▶ **Directions for this task**
Which figures written in digits appear in the hearing transcript below? List each one.

━━━ Study text ━━━

Dr WOODRUFF - Speaking about the right tool for the job, last year in May, your Liberal Government promised to develop a threatened species strategy at the election. There does not seem to have been any action so far on that. There is no information that has been published about it, I cannot see anything in the Budget to indicate that you are intending to do that. You also promised to deliver a wildlife impact action plan in conjunction with the TFGA; I see nothing in the Budget about that and there is no time line for that.
It is nice to make promises at elections to try to get a particular voting base, but if you are actually going to do something about threatened species, can you please tell us what - there is nothing in the forward Estimates. In your term of government, you have made no financial commitment at all to developing a threatened species plan or strategy, or a wildlife impact action plan. Are you going to do these things and by when are you going to do them?
Mr JAENSCH - Under the Threatened Species Protection Act 1995, the secretary is required to prepare a strategy for the conservation of threatened native flora and fauna, specifying the means by which the objectives of the act are to be achieved. This Government has committed $300 000 to undertake a comprehensive review of the existing Threatened Species Strategy, which was last updated in 2000.

━━━ Recorded information ━━━

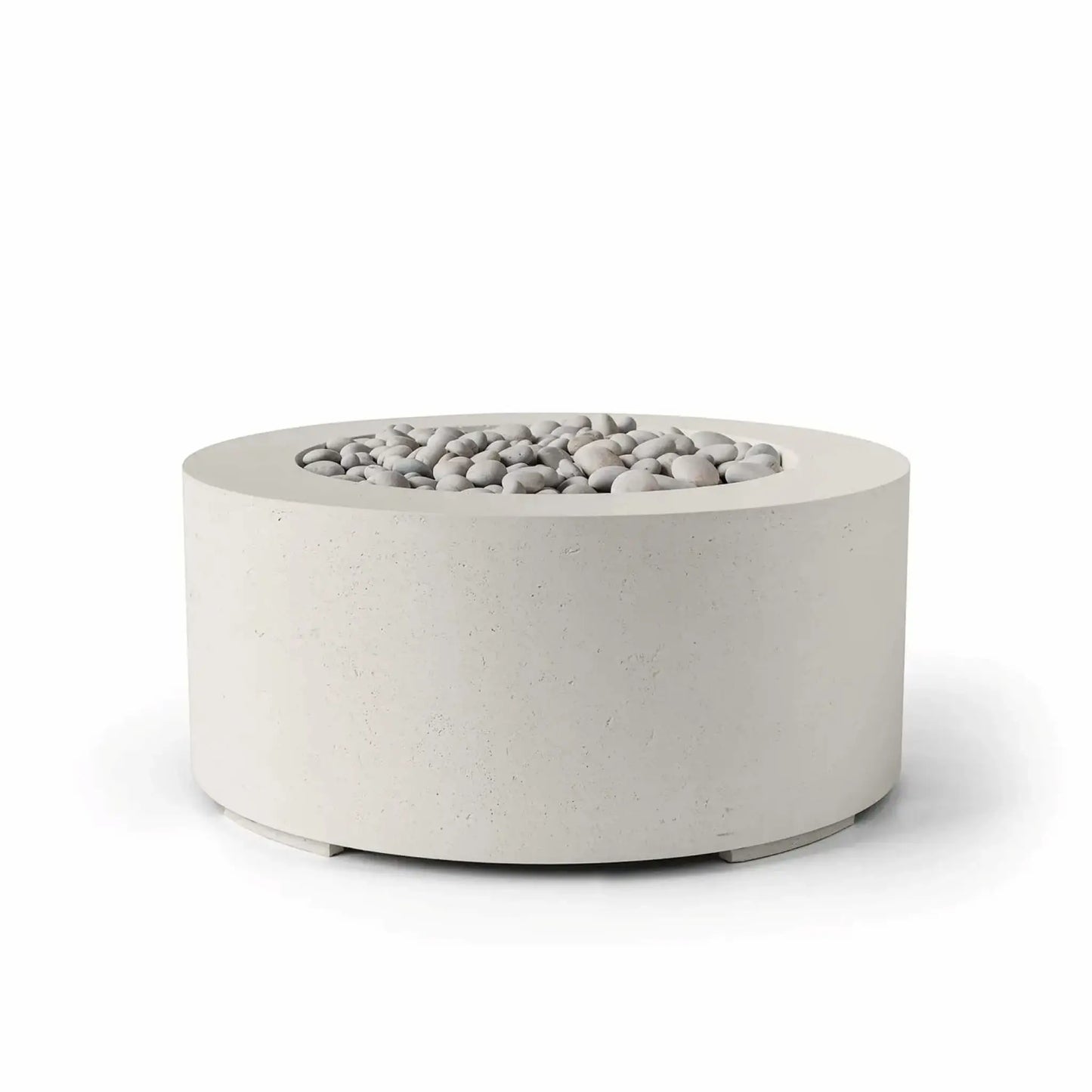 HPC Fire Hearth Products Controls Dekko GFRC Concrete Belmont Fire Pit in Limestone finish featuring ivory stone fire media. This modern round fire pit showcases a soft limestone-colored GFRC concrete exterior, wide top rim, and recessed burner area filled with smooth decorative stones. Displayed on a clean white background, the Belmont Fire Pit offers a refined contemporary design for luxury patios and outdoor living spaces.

━━━
━━━ Recorded information ━━━

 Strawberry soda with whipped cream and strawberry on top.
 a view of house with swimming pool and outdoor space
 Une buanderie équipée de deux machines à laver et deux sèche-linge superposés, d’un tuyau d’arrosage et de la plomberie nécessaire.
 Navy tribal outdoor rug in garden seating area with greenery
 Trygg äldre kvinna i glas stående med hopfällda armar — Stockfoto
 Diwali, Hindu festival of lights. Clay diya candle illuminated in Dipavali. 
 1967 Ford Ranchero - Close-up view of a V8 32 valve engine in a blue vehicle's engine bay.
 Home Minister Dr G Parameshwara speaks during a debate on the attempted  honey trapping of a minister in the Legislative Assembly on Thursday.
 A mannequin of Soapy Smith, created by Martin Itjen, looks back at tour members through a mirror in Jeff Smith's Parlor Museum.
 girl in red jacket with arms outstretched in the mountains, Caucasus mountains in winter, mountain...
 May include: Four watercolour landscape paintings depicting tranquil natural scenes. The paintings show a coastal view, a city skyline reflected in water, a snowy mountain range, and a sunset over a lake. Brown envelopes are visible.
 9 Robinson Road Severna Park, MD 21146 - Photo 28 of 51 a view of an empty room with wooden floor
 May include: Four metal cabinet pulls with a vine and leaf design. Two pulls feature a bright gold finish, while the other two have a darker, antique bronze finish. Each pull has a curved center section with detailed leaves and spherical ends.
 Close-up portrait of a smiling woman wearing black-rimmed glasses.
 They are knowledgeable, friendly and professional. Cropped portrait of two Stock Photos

━━━

▶ **Result of this exercise**
1995, $300 000, 2000